子どもにとって「環境」ってなんだろう?

 以前facebookに投稿した記事の中で、反響があったので書きます。

 子どもの成長に関わる仕事をしている人や、遊び、体験活動などに関わる仕事をしている人はよく、「子ども」についてだけじゃなく、「その子の周りにある環境」について考えたり、アプローチしていくこともあります。

 現在はフリーランスのプレーリーダーである私ですが、今までに以下の仕事をしてきました。

1.児童発達支援事業 保育士

…小学校就学前の障がいをもつ子どもの、生活や保育を通した発達支援

2.放課後等デイサービス 保育士

…障がいをもっていて、特別支援学校や通常学校の特別支援クラスに通っている小学生や中学生の放課後の時間の生活支援や発達支援

3.重症心身障害児者入所施設 保育士

…精神的・身体的に重度の障害を持つ障害児者生活の場として入所している施設で、食事・排泄・入浴などの生活支援や保育活動

4.学童保育 指導員

…親が仕事で帰宅が遅いなどの理由で、放課後学童保育に通う小学生の生活面の支援や心のサポート

5.常設プレーパークのプレーリーダー

…誰もが来れる地域の自由な遊び場で、子ども達のやってみたい遊びの実現や親子の外遊びを支えたり、話を聞きながら心の居場所をつくる

こんな子ども達に出会ってきました

・言葉を喋ることは出来ないけれど、遊ぶ中でその日の気分や主張を表現したり、人との関わりを楽しむ子。

・自分で動くことは出来ないが、人に触れてもらったり話しかけてもらうことで感情が素直に表情に表れる子。

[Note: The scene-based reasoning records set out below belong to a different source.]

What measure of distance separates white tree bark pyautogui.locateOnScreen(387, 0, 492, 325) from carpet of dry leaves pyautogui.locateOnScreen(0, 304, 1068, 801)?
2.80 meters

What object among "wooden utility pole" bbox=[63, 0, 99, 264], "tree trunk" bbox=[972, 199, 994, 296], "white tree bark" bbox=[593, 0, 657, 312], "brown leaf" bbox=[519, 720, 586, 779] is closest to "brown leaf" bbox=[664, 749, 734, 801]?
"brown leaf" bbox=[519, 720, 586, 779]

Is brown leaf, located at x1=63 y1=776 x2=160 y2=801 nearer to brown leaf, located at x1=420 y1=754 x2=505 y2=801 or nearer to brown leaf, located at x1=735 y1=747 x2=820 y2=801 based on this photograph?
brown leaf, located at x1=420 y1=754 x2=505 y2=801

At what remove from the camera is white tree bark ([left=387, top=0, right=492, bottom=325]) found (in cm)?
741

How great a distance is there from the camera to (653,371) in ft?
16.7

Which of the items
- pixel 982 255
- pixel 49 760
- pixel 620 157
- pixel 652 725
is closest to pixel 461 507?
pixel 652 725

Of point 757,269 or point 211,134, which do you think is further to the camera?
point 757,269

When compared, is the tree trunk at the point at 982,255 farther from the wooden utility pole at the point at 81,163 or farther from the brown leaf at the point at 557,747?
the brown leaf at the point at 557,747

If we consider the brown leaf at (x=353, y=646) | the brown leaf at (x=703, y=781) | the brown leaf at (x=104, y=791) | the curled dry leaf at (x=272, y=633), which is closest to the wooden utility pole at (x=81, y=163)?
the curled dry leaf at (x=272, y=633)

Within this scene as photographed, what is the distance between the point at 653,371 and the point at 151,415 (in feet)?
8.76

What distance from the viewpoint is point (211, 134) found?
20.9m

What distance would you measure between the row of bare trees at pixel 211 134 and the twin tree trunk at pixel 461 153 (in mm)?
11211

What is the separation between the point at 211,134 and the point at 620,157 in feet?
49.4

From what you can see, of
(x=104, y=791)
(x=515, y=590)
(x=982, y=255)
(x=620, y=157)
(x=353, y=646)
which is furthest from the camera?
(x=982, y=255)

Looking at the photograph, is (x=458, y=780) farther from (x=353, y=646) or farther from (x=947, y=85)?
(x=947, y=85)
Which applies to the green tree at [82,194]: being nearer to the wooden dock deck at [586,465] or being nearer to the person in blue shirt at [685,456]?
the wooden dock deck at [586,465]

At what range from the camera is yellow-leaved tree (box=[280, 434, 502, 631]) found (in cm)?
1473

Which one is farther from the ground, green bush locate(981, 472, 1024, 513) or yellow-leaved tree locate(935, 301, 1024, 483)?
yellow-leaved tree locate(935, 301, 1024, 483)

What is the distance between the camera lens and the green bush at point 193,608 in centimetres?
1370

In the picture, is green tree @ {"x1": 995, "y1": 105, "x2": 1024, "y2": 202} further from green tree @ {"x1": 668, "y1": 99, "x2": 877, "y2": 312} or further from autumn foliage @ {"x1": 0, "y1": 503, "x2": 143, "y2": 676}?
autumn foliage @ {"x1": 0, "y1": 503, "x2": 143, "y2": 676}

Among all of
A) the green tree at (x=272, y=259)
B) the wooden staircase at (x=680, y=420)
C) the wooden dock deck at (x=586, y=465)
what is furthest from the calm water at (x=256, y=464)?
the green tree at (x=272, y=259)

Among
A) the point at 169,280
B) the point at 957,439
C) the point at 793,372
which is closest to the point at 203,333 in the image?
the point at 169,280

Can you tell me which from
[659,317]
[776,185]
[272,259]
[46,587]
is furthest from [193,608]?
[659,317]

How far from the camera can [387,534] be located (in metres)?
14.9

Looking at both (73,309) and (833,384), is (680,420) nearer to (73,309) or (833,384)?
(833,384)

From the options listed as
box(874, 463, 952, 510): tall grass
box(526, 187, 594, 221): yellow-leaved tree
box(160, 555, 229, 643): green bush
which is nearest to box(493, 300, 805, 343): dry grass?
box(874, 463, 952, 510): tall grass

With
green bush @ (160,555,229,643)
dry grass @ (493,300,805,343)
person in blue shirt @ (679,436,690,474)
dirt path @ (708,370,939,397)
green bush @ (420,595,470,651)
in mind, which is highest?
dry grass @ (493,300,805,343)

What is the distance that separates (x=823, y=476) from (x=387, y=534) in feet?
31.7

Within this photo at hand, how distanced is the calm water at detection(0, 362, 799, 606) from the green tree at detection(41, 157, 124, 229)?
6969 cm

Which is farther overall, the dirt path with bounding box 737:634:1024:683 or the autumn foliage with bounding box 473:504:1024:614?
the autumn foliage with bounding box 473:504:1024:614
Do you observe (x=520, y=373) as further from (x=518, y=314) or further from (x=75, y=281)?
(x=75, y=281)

・「学校に通う」以外の選択をし、自分が本当に心が向く事、自分が過ごしやすい時間の過ごし方で生活することで、自分の内面を知り生きている実感を取り戻した子

・学校が終わった後に、様々な複雑な気持ちやストレスを感じながら、自分の家に帰るまでの時間を待つ子

・やってみたいと思ったことを、大人の視点を入れず自分なりにやって見ながら、道具の使い方や友達との協力の仕方、試行錯誤や工夫をみつけていった子

いろいろな「子どもに関わる仕事」がありますよね。

 そこで、「子ども」を見ているだけでは改善出来ない問題があるということを経験してきました。

子どもにとっての環境いろいろ

・そこにいる大人の考え方や大人との関係性

・そこにある物や設備

・その場の決まり

・その場に関わる大人の体制(人数や時間)

・他の子との関係性

・時間的制約

・親の存在

などです。

 「大人の考え方」が子どもにとっての環境になるというのは例えば、子どもが何か興味を持ってやろうとした時に、近くに居る大人が「まだあなたには早いからダメ」や「こっちをやってからにしなさい」と言うのか。

それとも「やってごらん」と言うのか。

 それによって、子どもが経験することが出来ることの内容や質が変わってきてしまうのですね。そう考えると、「大人」という存在も、子どもにとっては大きな「環境」なんだなぁ、といつも思っています。

そこにある環境は、変えていくことが出来る。

 施設の物や決まり(ルール)、そこで仕事として働く大人の人数や施設の時間などは、なかなか簡単には変えることが出来ませんよね。

 しかし、そこに居る大人の考え方や、子どもに対する見守り方の姿勢、関わり方などは、「何を大切にしたいか」によって変えていく事が出来ます。

また、一人で変えることが難しければ、他の誰かに相談したり話し合ったりしながら、大人にも共に考える仲間を作ることが出来ます。

プレーパークとは

 子どもにとっての遊び環境が、より自由なものとなるように考えられた遊び場があります。それは「プレーパーク」というものです。

そこでは、

「子どもの遊びの時間は子ども自身のもの。大人は、子どもが遊びの中で自分なりにいろいろなことに挑戦していく時間を、手出し口出し先回りせずに、見守る役割。そして子どもがやりたいことで手助けが必要なことがあれば、それを支える。遊びの中で経験していく失敗や成功、試行錯誤や工夫などが全部、子ども自身の経験となるように支えていくこと」

を大切にしています。

これも「大人の考え方」による環境の作り方の1つです。

今回は「環境は変えていく事が出来る」という事について書きました。

プレーパークについて、また別の記事で詳しく書いていこうと思います。